For most of the online market, a bidding system controls the prominence of a client's ad in the search listings for a particular keyword. The fixed nature of directory ads is often cited as their major failing, which is why businesses jostle for position at all times, depending on how much they bid and how intelligently they play the system.
Rate systems
Not everyone favours that model, however. Yell.com charges a flat rate on the basis that "most of our customers don't feel like sitting in front of a computer for an hour in the evening, managing their keyword programme," says Cheng. "We see ourselves as the outsourced marketing partner of our customers, so we always have a preference for a fixed rate card. The decision we took was to rotate our advertisers to give each one a chance of coming up, and this is a key differentiation."
Meanwhile, a new system from search marketing firm Miva (formerly Espotting) attempts to monetise a classified ad at the very point when a customer phones the advertiser. According to pay-per-call, which has launched in the US and is coming to the UK later this year, advertisers in the Miva listings only have to pay when a customer rings through to the number on the ad. Whereas pay-per-click demands the client has a site, pay-per-call only requires a listing. "The traditional advertiser listed in Yellow Pages is paying a certain amount of money to make sure he is in the book, but there is no guarantee that he will get any calls," says Miva's chief marketing officer, Seb Bishop. "Traditional advertising pushes a message to the consumer, but what we have created here is a 'pull' medium."
Although the internet tends to deliver a younger market, consumers may lack some of the trust that the offline brands have managed to build up.
"I think people sometimes get cynical about the results they find online," suggests Richard Davies, planning and client services director at online media agency Equi=Media.
And while many small SMEs have taken to online classifieds, the larger brands still appear to be weighing it up. "If you look at the larger advertisers in a big, paper directory and try to find them in a search engine, you won't necessarily see them," he points out.
Evidently, there's a bright future for paid-classified advertising online, along increasingly sophisticated lines, and it is likely to be driven by at least some of the big, offline brands. For paper to survive, it needs to evolve.
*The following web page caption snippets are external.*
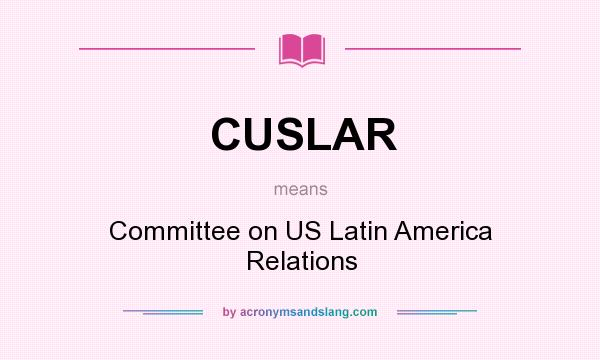 What does CUSLAR mean? It stands for Committee on US Latin America Relations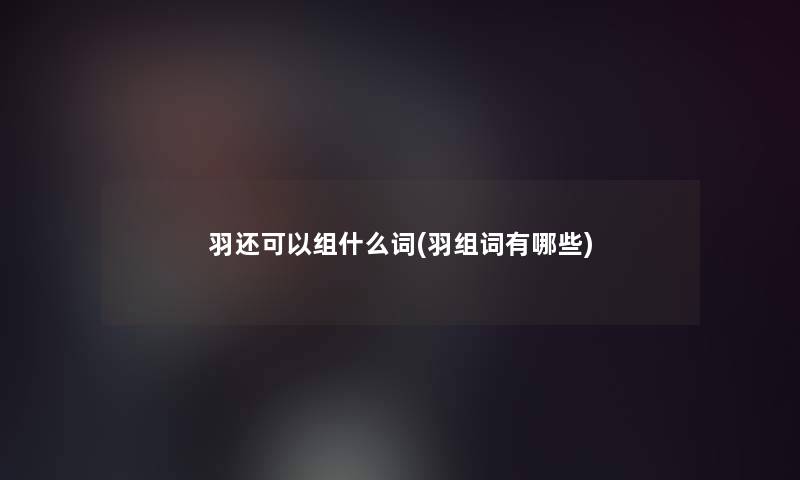 羽还可以组什么词(羽组词有哪些) 羽还可以组什么词(羽组词有哪些)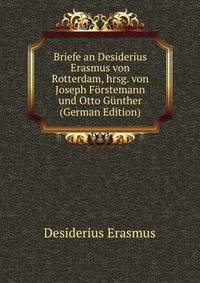 Briefe an Desiderius Erasmus von Rotterdam, hrsg. von Joseph Forstemann und Otto Gunther (German Edition)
TOP WEB SITES FOR CLASSIFIED ADVERTISING
Autotrader.co.uk
Since its launch nine years ago, featuring nothing but the classified listings of the paper product, Autotrader.co.uk has established itself as one of the 16 most-visited web sites in the UK. In April 2005, the site attracted 4.2 million unique users, generating 45.4m vehicle searches and 218.8m page impressions.
Jobsite.co.uk
Founded as a multi-sector online recruitment service in 1995 by three brothers - Keith, Graham and Eric Potts - when the UK internet had only 40,000 users. It was relaunched as part of the GoJobsite European network in 2001, but reverted to its original name in 2003. It claims 2.25 per cent of all traffic to the largest classified sites.
Yell.com
Founded nine years ago, Yell.com has been in profit since 2001-02 and now generates more than 20m searches a month. According to May's annual results, its turnover growth of 40.3 per cent reflected a 36.9 per cent rise in searchable advertisers to 141,000, including the 23,000 who do not advertise in its printed products.
Jobcentreplus.gov.uk
Under the umbrella of the Dept for Work and Pensions, jobcentreplus.gov.uk provides guidance for people looking for a job and claiming benefits. Employers can advertise their vacancies for free. More than five million job details are viewed each week through the web site, making it one of the top 100 most-visited in the UK.
Ebaymotors.co.uk
While little needs to be said about the success of online marketplace giant eBay, the company's stand-alone automotive web site has built up a steady following in its own right. The web site currently receives more than two million visitors each month, and it claims that a vehicle is sold every two minutes.